Please render only the lines of the records starting at the line containing "At what distance from the" and ending at the line containing "4423 inches" as a numbered list, leaving out blank lines.

LISTING ::
Begin
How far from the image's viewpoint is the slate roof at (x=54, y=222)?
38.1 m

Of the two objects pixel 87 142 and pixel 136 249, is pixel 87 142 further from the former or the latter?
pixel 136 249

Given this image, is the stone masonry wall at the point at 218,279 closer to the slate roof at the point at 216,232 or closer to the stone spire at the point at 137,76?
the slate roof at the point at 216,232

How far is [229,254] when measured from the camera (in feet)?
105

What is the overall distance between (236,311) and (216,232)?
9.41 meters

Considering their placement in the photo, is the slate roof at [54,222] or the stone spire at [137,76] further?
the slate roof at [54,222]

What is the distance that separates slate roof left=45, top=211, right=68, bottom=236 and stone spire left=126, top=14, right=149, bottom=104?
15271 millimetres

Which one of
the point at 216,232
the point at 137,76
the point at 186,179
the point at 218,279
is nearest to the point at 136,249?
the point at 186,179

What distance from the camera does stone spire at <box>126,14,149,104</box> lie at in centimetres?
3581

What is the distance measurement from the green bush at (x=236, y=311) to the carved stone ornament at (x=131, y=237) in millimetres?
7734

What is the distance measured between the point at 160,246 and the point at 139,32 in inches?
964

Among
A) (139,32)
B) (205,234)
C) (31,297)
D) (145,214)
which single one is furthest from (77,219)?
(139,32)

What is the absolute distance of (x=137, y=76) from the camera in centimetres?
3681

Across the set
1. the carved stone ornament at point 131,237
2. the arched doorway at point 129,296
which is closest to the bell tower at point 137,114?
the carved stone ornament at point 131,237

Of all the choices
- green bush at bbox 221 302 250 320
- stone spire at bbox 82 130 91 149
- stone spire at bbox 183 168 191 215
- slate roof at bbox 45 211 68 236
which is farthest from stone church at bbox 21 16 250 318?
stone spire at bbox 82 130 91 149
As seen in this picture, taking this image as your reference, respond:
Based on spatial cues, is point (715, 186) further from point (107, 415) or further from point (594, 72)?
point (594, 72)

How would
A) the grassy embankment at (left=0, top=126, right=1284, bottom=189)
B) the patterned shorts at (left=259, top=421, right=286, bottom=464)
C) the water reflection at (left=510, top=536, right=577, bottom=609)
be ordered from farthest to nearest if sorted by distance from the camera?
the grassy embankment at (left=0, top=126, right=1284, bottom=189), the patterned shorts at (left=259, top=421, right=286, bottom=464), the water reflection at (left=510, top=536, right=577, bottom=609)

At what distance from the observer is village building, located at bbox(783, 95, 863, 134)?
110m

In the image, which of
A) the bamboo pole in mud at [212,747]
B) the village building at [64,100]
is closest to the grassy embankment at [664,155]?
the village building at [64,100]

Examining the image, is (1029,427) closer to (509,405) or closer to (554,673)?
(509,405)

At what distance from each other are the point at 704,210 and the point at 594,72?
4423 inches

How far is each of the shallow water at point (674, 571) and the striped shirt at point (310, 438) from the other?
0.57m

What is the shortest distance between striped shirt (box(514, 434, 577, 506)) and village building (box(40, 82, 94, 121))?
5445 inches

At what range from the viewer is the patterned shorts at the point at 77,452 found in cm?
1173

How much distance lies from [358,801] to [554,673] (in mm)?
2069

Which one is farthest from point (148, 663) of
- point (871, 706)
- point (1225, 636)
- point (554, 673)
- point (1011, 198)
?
End
IN RESPONSE ::
1. At what distance from the observer is village building, located at bbox(783, 95, 863, 134)?
2. 110m
3. In the image, which of
4. A) the bamboo pole in mud at [212,747]
5. B) the village building at [64,100]
6. is closest to the grassy embankment at [664,155]?
7. the village building at [64,100]
8. Examining the image, is (1029,427) closer to (509,405) or closer to (554,673)?
9. (509,405)
10. At what distance from each other are the point at 704,210 and the point at 594,72?
11. 4423 inches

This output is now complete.